● **Stated goal**: Substitute "railing post" for "handrail post" in the items from the line containing "In this photo, does" through the line containing "Answer: (x=181, y=24), (x=246, y=793), (x=883, y=66)", and give those lines again with nothing else changed.

● **The data**:
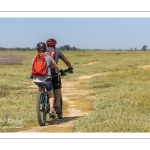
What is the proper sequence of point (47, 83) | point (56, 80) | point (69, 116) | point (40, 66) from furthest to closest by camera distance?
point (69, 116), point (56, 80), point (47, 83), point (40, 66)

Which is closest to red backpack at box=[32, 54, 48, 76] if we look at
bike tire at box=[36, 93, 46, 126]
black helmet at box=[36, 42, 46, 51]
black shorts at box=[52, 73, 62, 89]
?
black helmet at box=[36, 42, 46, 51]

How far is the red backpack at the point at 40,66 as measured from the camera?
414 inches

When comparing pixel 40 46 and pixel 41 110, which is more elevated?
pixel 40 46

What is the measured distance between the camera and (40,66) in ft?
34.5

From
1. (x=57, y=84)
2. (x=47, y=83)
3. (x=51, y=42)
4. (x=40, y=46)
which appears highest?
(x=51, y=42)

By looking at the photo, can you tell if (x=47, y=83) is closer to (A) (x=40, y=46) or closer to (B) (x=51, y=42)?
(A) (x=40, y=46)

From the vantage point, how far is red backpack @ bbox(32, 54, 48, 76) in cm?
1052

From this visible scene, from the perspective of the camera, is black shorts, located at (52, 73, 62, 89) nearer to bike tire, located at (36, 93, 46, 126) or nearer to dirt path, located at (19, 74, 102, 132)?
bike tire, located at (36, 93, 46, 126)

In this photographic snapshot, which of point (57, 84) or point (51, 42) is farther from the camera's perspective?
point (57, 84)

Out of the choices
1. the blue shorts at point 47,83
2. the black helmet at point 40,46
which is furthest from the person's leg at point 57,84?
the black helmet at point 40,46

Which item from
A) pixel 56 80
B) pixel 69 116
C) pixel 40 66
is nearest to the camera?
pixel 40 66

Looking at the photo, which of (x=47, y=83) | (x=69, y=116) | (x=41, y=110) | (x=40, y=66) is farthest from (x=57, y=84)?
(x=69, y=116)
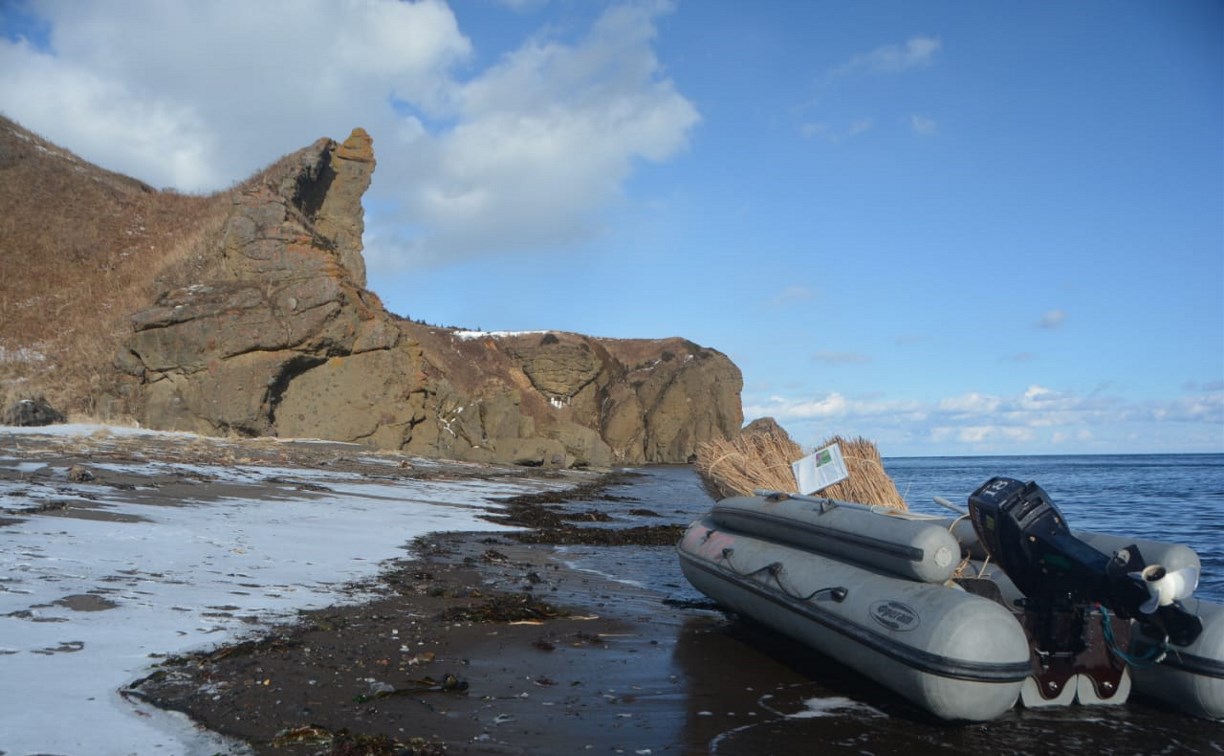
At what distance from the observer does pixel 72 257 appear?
==
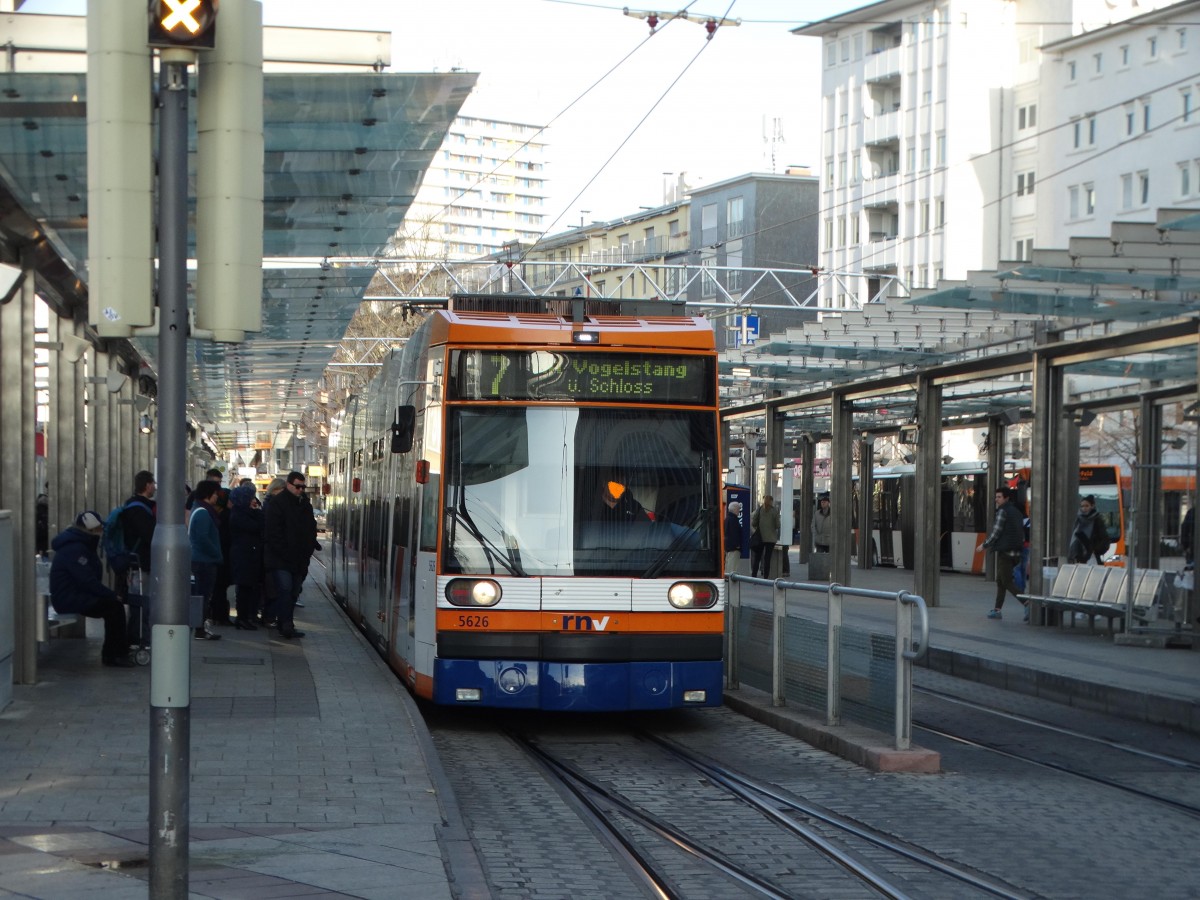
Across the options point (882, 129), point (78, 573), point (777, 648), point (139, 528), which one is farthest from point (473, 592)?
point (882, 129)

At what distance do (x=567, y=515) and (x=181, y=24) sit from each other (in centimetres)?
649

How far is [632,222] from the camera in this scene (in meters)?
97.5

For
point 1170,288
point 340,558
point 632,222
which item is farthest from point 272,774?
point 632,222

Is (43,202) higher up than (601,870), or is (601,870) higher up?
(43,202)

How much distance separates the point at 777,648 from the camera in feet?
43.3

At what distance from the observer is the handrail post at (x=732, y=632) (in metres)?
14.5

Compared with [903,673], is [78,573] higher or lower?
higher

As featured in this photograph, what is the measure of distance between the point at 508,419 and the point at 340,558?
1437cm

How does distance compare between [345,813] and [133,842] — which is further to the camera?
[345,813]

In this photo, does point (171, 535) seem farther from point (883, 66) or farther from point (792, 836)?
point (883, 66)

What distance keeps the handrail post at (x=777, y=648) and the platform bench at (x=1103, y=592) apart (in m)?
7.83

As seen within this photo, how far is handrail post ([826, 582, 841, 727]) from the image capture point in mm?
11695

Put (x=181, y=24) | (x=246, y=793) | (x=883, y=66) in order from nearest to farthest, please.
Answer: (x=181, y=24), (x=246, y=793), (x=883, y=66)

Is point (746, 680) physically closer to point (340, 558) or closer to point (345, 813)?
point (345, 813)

● **The answer**:
In this photo, does point (171, 535) seem farther from point (883, 66) or farther from point (792, 836)?
point (883, 66)

What distance keeps the railing post at (x=777, y=648) and the platform bench at (x=1103, y=592) apart (in m)?
7.83

As seen within this photo, how far is railing post ([826, 582, 841, 727]) from the image capture point in mm?
11695

Put (x=181, y=24) | (x=246, y=793) | (x=883, y=66) in order from nearest to farthest, please.
Answer: (x=181, y=24), (x=246, y=793), (x=883, y=66)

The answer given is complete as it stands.